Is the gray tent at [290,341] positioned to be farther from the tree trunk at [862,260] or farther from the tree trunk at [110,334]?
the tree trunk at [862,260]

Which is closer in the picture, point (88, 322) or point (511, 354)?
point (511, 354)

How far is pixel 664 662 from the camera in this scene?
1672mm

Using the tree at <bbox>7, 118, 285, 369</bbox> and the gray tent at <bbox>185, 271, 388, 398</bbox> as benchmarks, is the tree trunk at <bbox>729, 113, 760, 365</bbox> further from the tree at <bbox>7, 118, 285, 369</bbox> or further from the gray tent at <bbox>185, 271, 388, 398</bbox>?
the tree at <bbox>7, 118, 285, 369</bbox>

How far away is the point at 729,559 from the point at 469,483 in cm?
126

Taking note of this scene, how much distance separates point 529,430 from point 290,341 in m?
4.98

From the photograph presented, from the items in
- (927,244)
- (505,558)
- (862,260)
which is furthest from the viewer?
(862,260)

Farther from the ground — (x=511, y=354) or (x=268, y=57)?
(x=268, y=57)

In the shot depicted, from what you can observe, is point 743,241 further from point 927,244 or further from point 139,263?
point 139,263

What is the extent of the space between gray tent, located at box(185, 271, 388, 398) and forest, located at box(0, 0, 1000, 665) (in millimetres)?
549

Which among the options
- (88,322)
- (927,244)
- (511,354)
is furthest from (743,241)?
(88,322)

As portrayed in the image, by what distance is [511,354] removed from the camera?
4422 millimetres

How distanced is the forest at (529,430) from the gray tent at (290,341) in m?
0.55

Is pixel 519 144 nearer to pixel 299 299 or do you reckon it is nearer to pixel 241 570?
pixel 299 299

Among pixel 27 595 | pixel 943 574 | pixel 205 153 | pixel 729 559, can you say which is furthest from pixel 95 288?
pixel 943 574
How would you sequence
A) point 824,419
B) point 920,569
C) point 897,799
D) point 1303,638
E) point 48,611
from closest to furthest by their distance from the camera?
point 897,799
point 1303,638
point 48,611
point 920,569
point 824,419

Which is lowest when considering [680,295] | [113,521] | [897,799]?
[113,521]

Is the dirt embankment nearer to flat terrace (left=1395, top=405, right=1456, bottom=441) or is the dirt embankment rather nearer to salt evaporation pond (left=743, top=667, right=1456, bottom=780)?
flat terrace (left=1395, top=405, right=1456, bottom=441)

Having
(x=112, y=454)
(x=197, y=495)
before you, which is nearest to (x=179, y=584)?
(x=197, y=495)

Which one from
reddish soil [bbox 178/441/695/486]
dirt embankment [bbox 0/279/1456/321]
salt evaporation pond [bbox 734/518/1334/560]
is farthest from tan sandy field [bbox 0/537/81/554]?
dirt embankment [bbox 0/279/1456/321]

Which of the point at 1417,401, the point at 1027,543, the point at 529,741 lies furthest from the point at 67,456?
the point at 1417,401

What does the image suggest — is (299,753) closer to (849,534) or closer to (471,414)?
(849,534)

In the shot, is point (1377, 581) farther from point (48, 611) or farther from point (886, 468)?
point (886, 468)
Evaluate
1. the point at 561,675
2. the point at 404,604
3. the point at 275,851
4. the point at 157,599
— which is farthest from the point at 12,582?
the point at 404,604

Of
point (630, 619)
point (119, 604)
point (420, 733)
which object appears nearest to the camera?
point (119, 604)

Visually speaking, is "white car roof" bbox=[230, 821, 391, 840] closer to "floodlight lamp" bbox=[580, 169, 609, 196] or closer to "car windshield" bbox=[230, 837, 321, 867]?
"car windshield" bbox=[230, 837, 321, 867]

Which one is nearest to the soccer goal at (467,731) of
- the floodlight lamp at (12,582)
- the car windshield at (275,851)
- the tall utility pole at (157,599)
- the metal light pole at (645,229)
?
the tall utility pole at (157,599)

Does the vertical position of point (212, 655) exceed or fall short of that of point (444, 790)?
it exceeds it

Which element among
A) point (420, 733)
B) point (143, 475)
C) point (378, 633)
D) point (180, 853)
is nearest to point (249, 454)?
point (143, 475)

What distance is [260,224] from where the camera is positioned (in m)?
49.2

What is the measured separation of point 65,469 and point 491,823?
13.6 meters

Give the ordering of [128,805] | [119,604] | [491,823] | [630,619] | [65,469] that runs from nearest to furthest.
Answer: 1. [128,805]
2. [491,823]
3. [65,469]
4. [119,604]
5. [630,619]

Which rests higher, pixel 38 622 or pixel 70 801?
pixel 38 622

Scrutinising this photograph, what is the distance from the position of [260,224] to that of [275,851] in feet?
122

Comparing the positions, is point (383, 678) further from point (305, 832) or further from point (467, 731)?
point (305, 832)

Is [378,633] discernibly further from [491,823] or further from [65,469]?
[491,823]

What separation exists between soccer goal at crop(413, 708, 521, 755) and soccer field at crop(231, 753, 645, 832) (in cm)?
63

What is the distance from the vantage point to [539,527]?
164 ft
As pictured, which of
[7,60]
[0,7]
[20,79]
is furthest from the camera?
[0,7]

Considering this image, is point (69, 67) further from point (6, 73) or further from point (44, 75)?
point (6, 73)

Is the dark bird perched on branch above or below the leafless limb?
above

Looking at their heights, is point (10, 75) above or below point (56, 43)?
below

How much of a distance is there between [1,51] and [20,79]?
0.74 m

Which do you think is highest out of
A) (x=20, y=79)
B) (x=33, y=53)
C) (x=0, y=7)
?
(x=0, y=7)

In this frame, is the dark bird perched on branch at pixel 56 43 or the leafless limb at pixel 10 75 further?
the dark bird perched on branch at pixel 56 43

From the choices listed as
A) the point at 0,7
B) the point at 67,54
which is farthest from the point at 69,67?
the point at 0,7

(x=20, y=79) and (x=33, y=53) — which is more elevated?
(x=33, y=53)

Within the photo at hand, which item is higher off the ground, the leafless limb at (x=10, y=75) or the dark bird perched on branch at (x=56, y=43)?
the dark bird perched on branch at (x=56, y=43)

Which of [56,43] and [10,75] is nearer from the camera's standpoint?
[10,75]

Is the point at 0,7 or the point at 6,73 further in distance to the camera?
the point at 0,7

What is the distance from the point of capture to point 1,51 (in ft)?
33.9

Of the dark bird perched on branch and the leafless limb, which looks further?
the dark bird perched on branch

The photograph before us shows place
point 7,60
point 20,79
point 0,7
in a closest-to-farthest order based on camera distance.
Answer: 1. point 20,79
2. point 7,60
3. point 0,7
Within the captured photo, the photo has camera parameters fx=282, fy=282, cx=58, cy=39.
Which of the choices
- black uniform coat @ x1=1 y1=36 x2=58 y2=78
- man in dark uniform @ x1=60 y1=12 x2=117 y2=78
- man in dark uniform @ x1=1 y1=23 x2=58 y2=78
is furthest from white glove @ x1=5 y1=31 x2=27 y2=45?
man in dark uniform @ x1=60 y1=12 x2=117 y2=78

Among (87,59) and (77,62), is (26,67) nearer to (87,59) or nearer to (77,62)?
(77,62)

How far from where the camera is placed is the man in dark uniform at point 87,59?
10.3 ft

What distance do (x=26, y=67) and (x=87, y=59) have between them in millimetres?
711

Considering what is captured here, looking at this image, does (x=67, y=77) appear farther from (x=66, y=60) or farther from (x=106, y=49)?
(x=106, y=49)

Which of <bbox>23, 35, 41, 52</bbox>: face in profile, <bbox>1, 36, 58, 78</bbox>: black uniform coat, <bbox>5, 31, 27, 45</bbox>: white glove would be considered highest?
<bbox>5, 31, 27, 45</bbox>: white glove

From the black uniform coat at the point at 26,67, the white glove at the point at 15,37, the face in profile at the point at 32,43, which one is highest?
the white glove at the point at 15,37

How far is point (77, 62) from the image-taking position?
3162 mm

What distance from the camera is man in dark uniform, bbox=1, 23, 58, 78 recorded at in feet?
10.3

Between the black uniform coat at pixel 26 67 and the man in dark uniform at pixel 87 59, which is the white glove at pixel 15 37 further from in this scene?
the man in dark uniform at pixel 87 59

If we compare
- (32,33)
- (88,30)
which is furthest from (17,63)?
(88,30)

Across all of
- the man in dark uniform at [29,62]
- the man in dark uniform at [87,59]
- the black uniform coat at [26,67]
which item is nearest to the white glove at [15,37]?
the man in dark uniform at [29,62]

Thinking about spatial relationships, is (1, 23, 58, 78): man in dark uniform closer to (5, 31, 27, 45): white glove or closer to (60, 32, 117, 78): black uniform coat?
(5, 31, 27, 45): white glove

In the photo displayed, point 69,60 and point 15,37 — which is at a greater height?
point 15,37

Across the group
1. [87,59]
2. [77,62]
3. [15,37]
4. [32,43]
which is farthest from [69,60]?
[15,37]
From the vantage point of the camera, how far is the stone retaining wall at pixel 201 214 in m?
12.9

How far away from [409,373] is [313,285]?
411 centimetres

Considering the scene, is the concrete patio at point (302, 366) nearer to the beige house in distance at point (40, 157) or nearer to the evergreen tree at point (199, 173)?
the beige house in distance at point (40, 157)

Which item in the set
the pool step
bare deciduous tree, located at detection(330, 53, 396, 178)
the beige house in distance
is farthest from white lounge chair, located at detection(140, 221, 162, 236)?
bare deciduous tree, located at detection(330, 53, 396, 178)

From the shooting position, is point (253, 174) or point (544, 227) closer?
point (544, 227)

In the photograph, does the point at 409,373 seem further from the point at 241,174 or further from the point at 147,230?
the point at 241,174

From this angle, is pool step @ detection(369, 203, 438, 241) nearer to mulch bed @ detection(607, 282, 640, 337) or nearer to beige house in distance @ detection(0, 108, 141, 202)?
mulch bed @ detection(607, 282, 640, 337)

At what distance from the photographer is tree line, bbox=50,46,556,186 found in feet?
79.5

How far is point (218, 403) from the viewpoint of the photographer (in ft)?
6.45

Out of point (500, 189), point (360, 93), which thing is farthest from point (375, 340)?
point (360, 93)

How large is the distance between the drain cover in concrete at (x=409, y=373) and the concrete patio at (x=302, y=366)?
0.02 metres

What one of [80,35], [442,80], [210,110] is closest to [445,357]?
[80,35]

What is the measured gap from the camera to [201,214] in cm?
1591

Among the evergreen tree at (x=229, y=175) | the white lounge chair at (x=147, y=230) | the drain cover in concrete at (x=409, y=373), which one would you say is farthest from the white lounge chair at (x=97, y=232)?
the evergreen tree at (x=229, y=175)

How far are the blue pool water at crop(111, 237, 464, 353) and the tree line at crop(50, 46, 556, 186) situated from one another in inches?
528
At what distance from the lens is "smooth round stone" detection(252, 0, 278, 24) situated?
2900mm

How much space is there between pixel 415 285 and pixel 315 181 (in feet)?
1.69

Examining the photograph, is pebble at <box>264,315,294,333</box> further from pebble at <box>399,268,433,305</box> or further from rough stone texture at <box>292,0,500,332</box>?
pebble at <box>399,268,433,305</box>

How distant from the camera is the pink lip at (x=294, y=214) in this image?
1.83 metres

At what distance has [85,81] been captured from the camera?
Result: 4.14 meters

**BRIEF**
Please transcribe the stretch of the listing from the line containing "Farther from the ground" through the line containing "4422 millimetres", copying every line exactly.

**EXERCISE SOLUTION**
Farther from the ground — (x=511, y=354) or (x=268, y=57)?
(x=268, y=57)

In the shot depicted, from what you can observe, is point 743,241 further from point 927,244 or further from point 139,263?
point 139,263

What is the extent of the space between gray tent, located at box(185, 271, 388, 398) and forest, located at box(0, 0, 1000, 665) (in millimetres)?
549

Which among the options
- (88,322)
- (927,244)
- (511,354)
is furthest from (743,241)?
(88,322)

As portrayed in the image, by what distance is [511,354] removed from the camera?
4422 millimetres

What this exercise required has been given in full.